[Strona]:
○ ○ ○ ○

Kluczem do sukcesu promocyjnego, jest wyraz banderowiec. Wiadomo jakie ma on konotacje w Polsce i każdy kto go używa na tak zwanej prawicy w sensie jednoznacznie oskarżycielskim pod adresem obecnych władz Ukrainy, spotyka się z taką samą atencją, jak ci co w gazowni mówią o księżach – pedofile. Działa taki sam mechanizm. Po wypowiedzeniu magicznego zaklęcia, wystarczy już tylko dodać, że coś tam się widziało na krzywej mapie i Przemyśl został po tamtej stronie, żeby lawina ruszyła. Na jej końcu jest oczywiście uświęcone tradycją moczarowsko-gierkowsko-jaruzelską zdanie – ZSRR nie jest agresorem. Jakie tam ZSRR! Co ja gadam, Federacja Rosyjska przecież. Oczywiście, że nie jest! Czy kiedykolwiek był lub była? W roku 1939 wyzwalali przecież tylko zajęte przez polskich panów etniczne ziemie białoruskie i ukraińskie. Po II wojnie światowej uwolnili nas od Hitlera i wprowadzili nowy, sprawiedliwszy porządek społeczny. Gdzie tu mowa o jakiejś agresji? Dziś domagają się tylko szacunku i balansu w równowadze politycznej świata. Poza tym składają jawne deklaracje, że żadnej wojny nie będzie. Mam im nie wierzyć? Ludziom tak uczciwym?

Oczywiście wiem, że z emocjami się nie dyskutuje, a właśnie rozpoczął się festiwal emocji, który może się zakończyć naprawdę bardzo tragicznie, albowiem mało co wywołuje tak gwałtowne reakcje jak chęć obrony własnych obsesji. Oto unu napisał tu parę dni temu coś o maminsynkach z zachodu, a Wacek martwi się, że mu Ukraińcy zabiorą Roztocze. Dla Wacka Roztocze jest taką samą realnością, jak Toskania, a jego nazwa dobrze brzmi w uszach ludzi ze Śląska, którzy wpadają w zachwyt na widok kawałka bagna i łąki z kwiatkami przeciętej strumykiem.

○ ○ ○ ○

[Wiersze]:

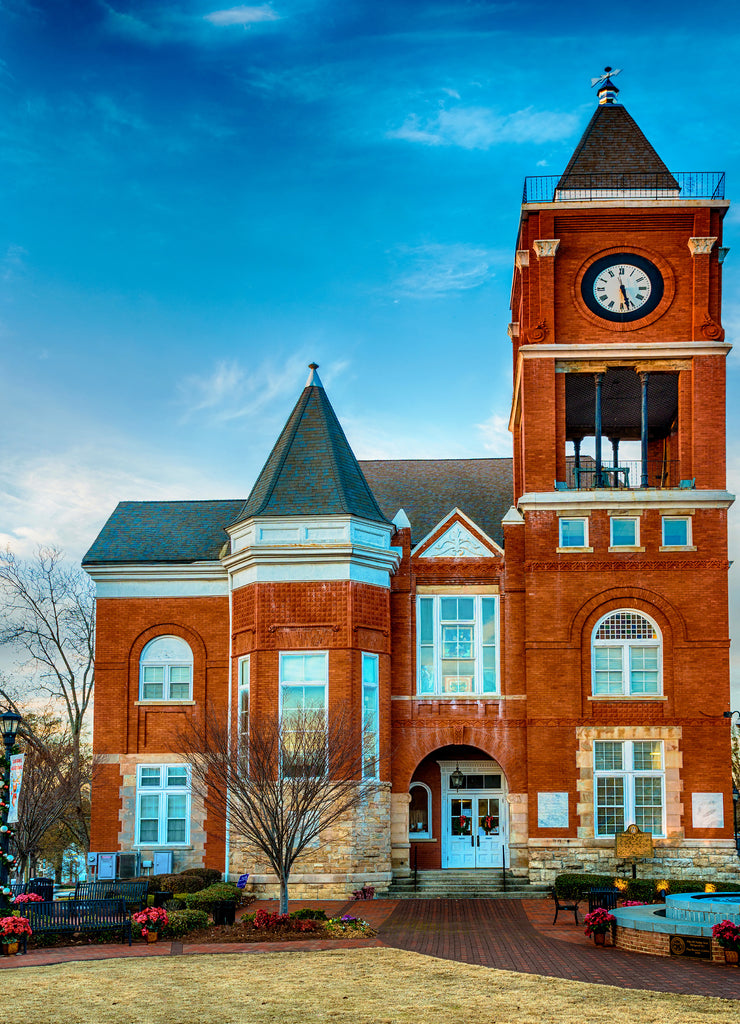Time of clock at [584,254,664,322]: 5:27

○ ○ ○ ○

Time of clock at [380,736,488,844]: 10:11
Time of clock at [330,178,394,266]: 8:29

○ ○ ○ ○

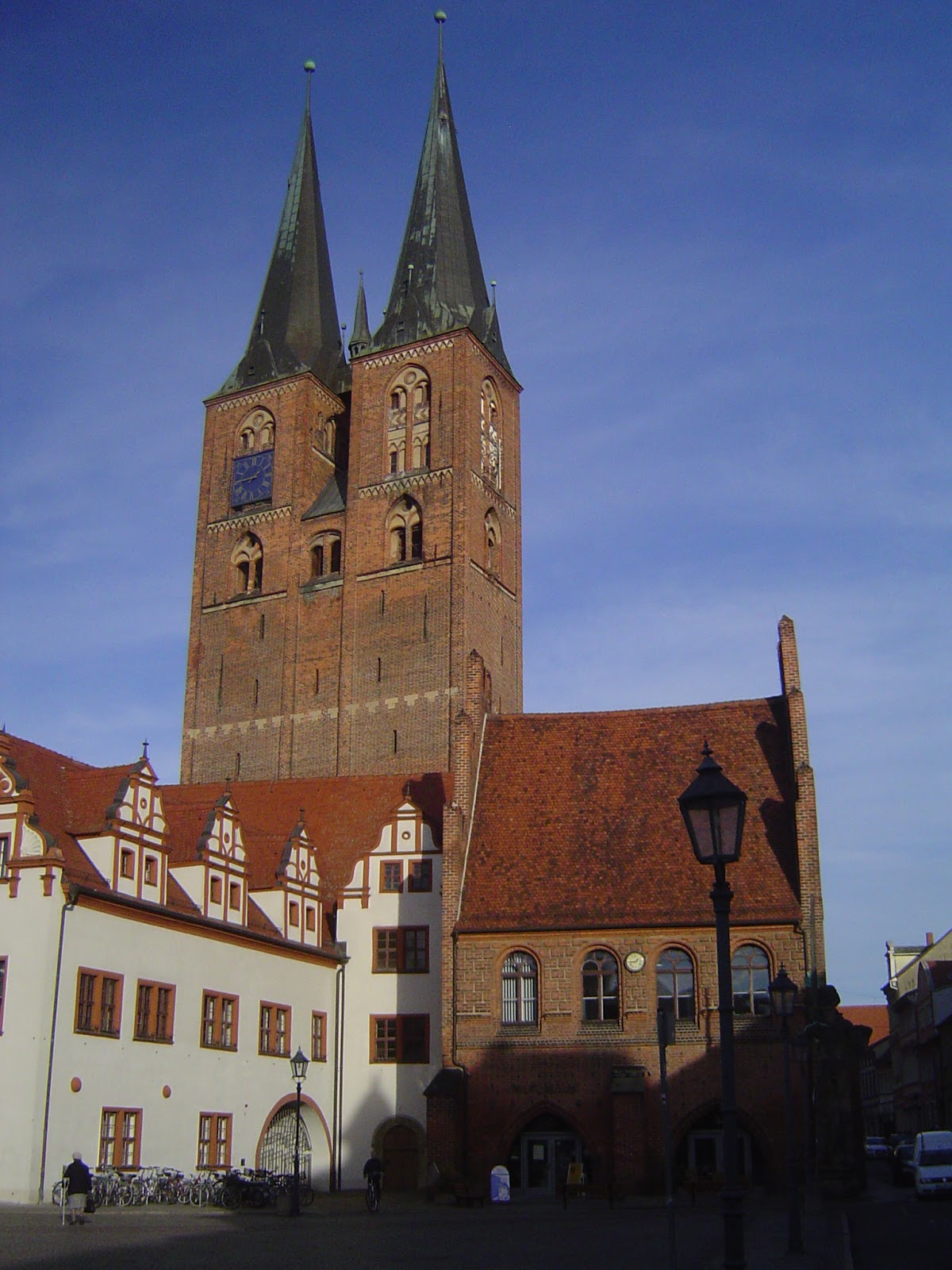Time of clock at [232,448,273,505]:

○ ○ ○ ○

[Do zrobienia]:
**A)** Czy stwierdzenia (i), (ii) i (iii) zgadzają się ze stroną? Przy każdym odpowiedz tak lub nie i przytocz dosłownie rozstrzygające słowa strony.
(i) Wacek obawia się, że Ukraińcy zabiorą mu Roztocze.
(ii) unu napisał parę dni temu coś o maminsynkach ze wschodu.
(iii) Z emocjami należy dyskutować.
**B)** Zwróć bez żadnych zmian wszystko ze strony, od słów „Oczywiście wiem, że” w dół aż po słowa „kwiatkami przeciętej strumykiem.”.

[Rozwiązania zadań]:
**A)**
(i) Tak: „a Wacek martwi się, że mu Ukraińcy zabiorą Roztocze”.
(ii) Nie: „unu napisał tu parę dni temu coś o maminsynkach z zachodu”.
(iii) Nie: „z emocjami się nie dyskutuje”.

**B)**
Oczywiście wiem, że z emocjami się nie dyskutuje, a właśnie rozpoczął się festiwal emocji, który może się zakończyć naprawdę bardzo tragicznie, albowiem mało co wywołuje tak gwałtowne reakcje jak chęć obrony własnych obsesji. Oto unu napisał tu parę dni temu coś o maminsynkach z zachodu, a Wacek martwi się, że mu Ukraińcy zabiorą Roztocze. Dla Wacka Roztocze jest taką samą realnością, jak Toskania, a jego nazwa dobrze brzmi w uszach ludzi ze Śląska, którzy wpadają w zachwyt na widok kawałka bagna i łąki z kwiatkami przeciętej strumykiem.